SOURCE EXTRACT »
_ _ _ _ _ _ _

Labor unions and related organizations took in $36.7 million in federal taxpayer funds through the Paycheck Protection Program for which they were legally ineligible, according to a new report from the Freedom Foundation.
Legislation creating the Paycheck Protection Program (PPP) was signed by President Donald Trump on March 27, 2020, as part of the Coronavirus Aid, Relief and Economic Security (CARES) Act. The PPP authorized $349 billion in guaranteed U.S. Small Business Administration (SBA) loans for eligible individuals, small businesses, and nonprofit organizations to cover payroll, rent, and utility payments.
Between the time the PPP was created in March 2020 and the American Rescue Plan was passed in March 2021, as many as 226 forgivable loans totaling $36.7 million were given to labor unions and related organizations that were barred under federal law from receiving the funds. Teachers’ unions, government employees’ unions, and advocacy organizations affiliated with the American Federation of Labor and Congress of Industrial Organizations (AFL-CIO) are among the most prominent beneficiaries of the relief funds.
“That hundreds of labor unions received tens of millions of dollars in federal COVID relief for which they were legally ineligible represents failure on so many levels,” said report author Maxford Nelsen, director of labor policy for the Olympia, Washington-based Freedom Foundation.
The loans were intended for organizations registered under 501(c)(3) of the tax code, that is, nonprofit charitable groups. But labor-oriented organizations registered under 501(c)(5) and (6), as well as union building corporations under 501(c)(2), and union-operated benefit plans under 501(c)(9) also received PPP funds, according to the report.
At least a dozen teachers’ unions and unions representing government employees also received money from the PPP.
“It only adds insult to injury to know that teachers’ unions were getting federal funds all while trying to keep schools closed, and that labor groups that engage primarily in political advocacy received taxpayer dollars to do so,” Nelsen said.
The labor union borrowers weren’t eligible for PPP funds, which raises the possibility that some of the loans were fraudulently obtained, he said, adding that the Freedom Foundation has submitted its findings to the SBA’s Office of Inspector General and the Department of Justice’s National Center for Disaster Fraud for further investigation.
“Unions shouldn’t have applied—likely fraudulently—for aid for which they weren’t eligible,” Nelsen said.
“The lenders, themselves affiliated with unions in some cases, should have done their homework or not looked the other way when approving the union’ applications. And the Small Business Administration should have had better controls in place to ensure that only eligible organizations were being approved for loans.”

_ _ _ _ _ _ _

EXTRACTED DATA »
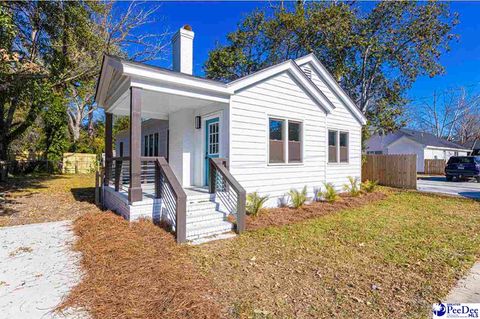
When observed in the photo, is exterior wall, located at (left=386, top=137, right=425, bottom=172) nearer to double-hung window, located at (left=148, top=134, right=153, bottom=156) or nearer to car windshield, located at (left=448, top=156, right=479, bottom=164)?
car windshield, located at (left=448, top=156, right=479, bottom=164)

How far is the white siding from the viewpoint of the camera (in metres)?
10.1

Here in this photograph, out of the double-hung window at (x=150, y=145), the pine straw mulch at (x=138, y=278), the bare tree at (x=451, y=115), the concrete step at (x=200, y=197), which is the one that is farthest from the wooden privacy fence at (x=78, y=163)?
the bare tree at (x=451, y=115)

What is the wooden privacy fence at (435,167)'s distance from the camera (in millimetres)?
22612

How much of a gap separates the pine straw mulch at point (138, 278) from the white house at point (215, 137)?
53cm

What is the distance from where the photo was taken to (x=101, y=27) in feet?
51.9

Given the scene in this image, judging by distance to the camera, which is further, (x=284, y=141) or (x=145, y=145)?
(x=145, y=145)

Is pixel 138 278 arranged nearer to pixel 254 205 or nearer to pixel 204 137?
pixel 254 205

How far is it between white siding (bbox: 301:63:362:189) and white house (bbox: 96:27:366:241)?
0.21 feet

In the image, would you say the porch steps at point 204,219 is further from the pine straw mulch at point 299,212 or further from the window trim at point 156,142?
the window trim at point 156,142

_ _ _ _ _ _ _

TASK INSTRUCTIONS »
1. List every section of the tax code cited in the article on union PPP loans.
2. Carry the article on union PPP loans forward from its final paragraph.
The records play no part in what is asked here.

ANSWERS PER TASK »
1. 501(c)(3), 501(c)(5), 501(c)(6), 501(c)(2), 501(c)(9)

2.
Several affiliates of the American Federation of State, County, and Municipal Employees (AFSCME) received PPP loans, but when asked about those loans, AFSCME spokesman Nick Voutsinos deflected questions about the wrongdoing those affiliates are accused of in the report.
The Freedom Foundation says its mission is “limited, accountable government,” but it “apparently makes an exception for big federal handouts,” the post states.
At $6,420,500, the largest single loan in the report to go to an ineligible organization was received by the Michigan Education Association (MEA), a teachers’ union affiliated with the National Education Association (NEA).
Contacted by The Epoch Times, an MEA spokesman said the union applied for the loan believing that “doing so was the right decision given the guidelines available at the time and the tremendous uncertainty facing our organization.”
“However, as we prepared for the loan forgiveness application and reviewed final rules promulgated after the loans were funded, we believed we would be ineligible for forgiveness and, as such, paid back the PPP loan in full prior to the end of the 2020 calendar year,” Doug Pratt, MEA’s director of public affairs, said via email.
There are still questions left unresolved, Nelsen told The Epoch Times.
“Who filled out that application? And what did that application say? Was there any fraudulent information that was included?”
“Obviously, there was at least a false attestation that the union was qualified to participate in the program in the first place. And then the other concern is, while the MEA was in possession of this $6 million, that was money that was not then available to other eligible entities, small businesses that were trying to stay afloat,” Nelson said.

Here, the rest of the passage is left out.